Fire Chief has mail! Children in New Castle, Washington write to him: We hope you’re doing better after your accident…. We loved the story of Fire Chief…. Do you have friends in your pond?
Sy enjoyed talking with Lindsey Siegele of Bioneers:
I think most of us begin life seeing animals as individuals. As children, that comes naturally. But somewhere along the way, many adults lose that way of seeing. For a long time, science itself reinforced the idea that an animal was simply a representative of its species, not a unique being. Behavioral research used to treat animals that way, and frankly, I think the researchers themselves knew it was nonsense.
That began to change in a very visible way when Jane Goodall went into the field in 1960 and refused to number the chimpanzees she studied. She named them…. Today, especially in field biology, the first thing you’re taught is to figure out who’s who. Otherwise, nothing you observe will make sense.
In that regard, I don’t think I have changed very much since I was a child. I’ve always believed animals are individuals. What can be challenging is recognizing individuality in species that are very unlike us — reptiles, or marine invertebrates, for example. But once you pay attention, it becomes undeniable. Every octopus I’ve met has had a completely distinct personality. The same is true of turtles.
Read the rest of the short interview here.
Sy talked to the Save Wildlife Organization. Here’s part of a short, insightful interview:If Sy’s philosophy has a mascot, it isn’t the octopus from her bestselling memoir or the dolphins who guided her in the Amazon. It’s a 42-pound snapping turtle named Fire Chief.
When Sy first met him, Fire Chief was recovering in a turtle hospital after being hit by a car. His shell had cracked; his tail and back legs were paralyzed. A banana dropped into his hospital tank triggered a “cruise missile” attack from the depths on the fruit.
Later, she and artist Matt Patterson were assigned to help with his physical therapy — walking him, monitoring his shell, steadying him as his nerves slowly healed.
The first time they lifted him, instinct yelled: don’t get bitten. Snapping turtles are ancient, powerful, unpredictable.
And then something happened.
“We both felt the same thing at once,” Sy says. “We could reach out and pat the head of the snapping turtle and stroke his neck.”
It wasn’t magic. It was recognition — a moment of trust exchanged across 200 million years of reptile evolution.
“You would not want to do that with a wild 42-pound snapping turtle,” she says, “but he was an individual wild 42-pound snapping turtle.”
In fifteen minutes, Fire Chief had decided they were safe.

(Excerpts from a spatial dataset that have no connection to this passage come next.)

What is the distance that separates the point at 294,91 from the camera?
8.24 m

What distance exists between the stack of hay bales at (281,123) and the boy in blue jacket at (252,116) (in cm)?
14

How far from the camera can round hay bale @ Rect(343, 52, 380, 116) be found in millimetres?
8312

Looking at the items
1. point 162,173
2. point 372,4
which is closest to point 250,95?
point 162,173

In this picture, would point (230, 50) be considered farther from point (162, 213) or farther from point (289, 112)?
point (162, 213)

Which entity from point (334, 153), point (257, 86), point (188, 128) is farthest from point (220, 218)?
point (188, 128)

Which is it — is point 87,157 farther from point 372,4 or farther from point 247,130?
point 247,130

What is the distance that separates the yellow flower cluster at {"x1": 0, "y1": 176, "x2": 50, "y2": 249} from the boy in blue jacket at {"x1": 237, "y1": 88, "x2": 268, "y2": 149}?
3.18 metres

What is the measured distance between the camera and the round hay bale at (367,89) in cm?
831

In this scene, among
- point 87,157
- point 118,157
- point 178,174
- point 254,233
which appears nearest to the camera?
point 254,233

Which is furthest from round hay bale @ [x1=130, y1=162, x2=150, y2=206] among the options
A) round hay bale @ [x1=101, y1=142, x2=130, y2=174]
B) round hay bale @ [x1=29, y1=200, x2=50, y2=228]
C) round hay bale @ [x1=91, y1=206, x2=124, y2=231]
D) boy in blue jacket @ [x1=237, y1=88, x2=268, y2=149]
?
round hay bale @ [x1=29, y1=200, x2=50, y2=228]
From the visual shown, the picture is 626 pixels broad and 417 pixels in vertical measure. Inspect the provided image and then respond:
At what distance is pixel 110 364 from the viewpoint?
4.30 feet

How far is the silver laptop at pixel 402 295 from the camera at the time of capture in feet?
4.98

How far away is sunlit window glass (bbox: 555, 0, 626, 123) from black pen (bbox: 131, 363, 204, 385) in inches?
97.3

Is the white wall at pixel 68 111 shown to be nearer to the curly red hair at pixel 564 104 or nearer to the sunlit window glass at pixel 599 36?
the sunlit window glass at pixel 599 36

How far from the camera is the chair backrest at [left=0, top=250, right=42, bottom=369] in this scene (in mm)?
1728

This is Sy’s thesis in a single heartbeat: the distance between species isn’t fixed. Sometimes it collapses in the space of a gesture.
And:
Sy Montgomery has spent her life listening — to turtles, to octopuses, to dolphins, to tigers, to the childhood intuition that the world was full of minds. Her gift isn’t merely that she writes about these beings. It’s that she treats them as neighbors, not symbols; individuals, not metaphors; teachers, not props.
If her work has a mission, it is this: to remind us that we live in a world of other consciousnesses, and our lives get larger — more vivid, more connected, more whole — when we recognize them.
The rest is awe. And awe, as Sy reminds us, is everywhere.